Task description
Rewrite all of the records below, replacing "blurred background figure" with "distant spectator" and keeping everything else unchanged. Leave the pictures out of your answer.

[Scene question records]
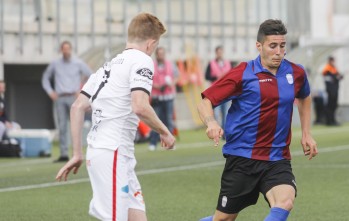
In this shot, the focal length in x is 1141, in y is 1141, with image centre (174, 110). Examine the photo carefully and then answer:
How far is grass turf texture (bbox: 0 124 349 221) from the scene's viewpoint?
12141 millimetres

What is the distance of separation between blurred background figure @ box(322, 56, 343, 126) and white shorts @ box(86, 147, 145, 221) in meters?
26.5

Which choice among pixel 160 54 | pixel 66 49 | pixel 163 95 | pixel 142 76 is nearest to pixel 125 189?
pixel 142 76

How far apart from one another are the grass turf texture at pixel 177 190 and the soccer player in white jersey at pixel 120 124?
144 inches

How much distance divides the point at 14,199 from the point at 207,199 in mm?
2351

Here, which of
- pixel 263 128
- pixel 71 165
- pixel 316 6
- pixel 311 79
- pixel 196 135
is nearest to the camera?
pixel 71 165

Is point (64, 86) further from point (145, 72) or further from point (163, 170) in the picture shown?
point (145, 72)

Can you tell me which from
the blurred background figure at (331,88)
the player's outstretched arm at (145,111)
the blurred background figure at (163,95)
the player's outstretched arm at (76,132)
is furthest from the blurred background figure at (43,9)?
the player's outstretched arm at (145,111)

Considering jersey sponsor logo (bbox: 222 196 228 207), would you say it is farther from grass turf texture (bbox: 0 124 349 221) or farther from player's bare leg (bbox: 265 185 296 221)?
grass turf texture (bbox: 0 124 349 221)

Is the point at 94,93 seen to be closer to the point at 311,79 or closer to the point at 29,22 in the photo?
the point at 29,22

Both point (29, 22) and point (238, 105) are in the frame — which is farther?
point (29, 22)

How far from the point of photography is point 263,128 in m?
9.09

Complete output
In this shot, the focal length in x is 1141, in y is 1141, with image centre (174, 110). Examine the photo carefully and then answer:
How far is grass turf texture (bbox: 0 124 349 221) from the scene's viewpoint?
12141 millimetres

What is the distance of separation between distant spectator @ box(322, 56, 343, 126) and white shorts @ box(86, 147, 145, 221) in meters?
26.5

Which choice among pixel 160 54 | pixel 66 49 | pixel 163 95 | pixel 142 76 is nearest to pixel 125 189?
pixel 142 76

How far apart from one another are the grass turf texture at pixel 177 190 and the soccer player in white jersey at pixel 120 124?
144 inches

How much distance divides the point at 14,199 from the point at 207,199 in mm?
2351

Here, which of
- pixel 263 128
- pixel 71 165
- pixel 316 6
- pixel 311 79
- pixel 196 135
is nearest to the camera?
pixel 71 165

Is point (64, 86) further from point (145, 72) or further from point (163, 170) in the picture shown?
point (145, 72)

Can you tell me which from
the distant spectator at (331,88)
the player's outstretched arm at (145,111)
the distant spectator at (163,95)
the player's outstretched arm at (76,132)
is furthest from the distant spectator at (43,9)?
the player's outstretched arm at (145,111)

Considering jersey sponsor logo (bbox: 222 196 228 207), would you say it is farther from grass turf texture (bbox: 0 124 349 221) or farther from player's bare leg (bbox: 265 185 296 221)?
grass turf texture (bbox: 0 124 349 221)

Is the point at 94,93 seen to be closer to the point at 311,79 or closer to the point at 29,22 in the photo?
the point at 29,22

Both point (29, 22) and point (238, 105) are in the frame — which is farther?
point (29, 22)

How far from the point of photography is point 263,128 in m?
9.09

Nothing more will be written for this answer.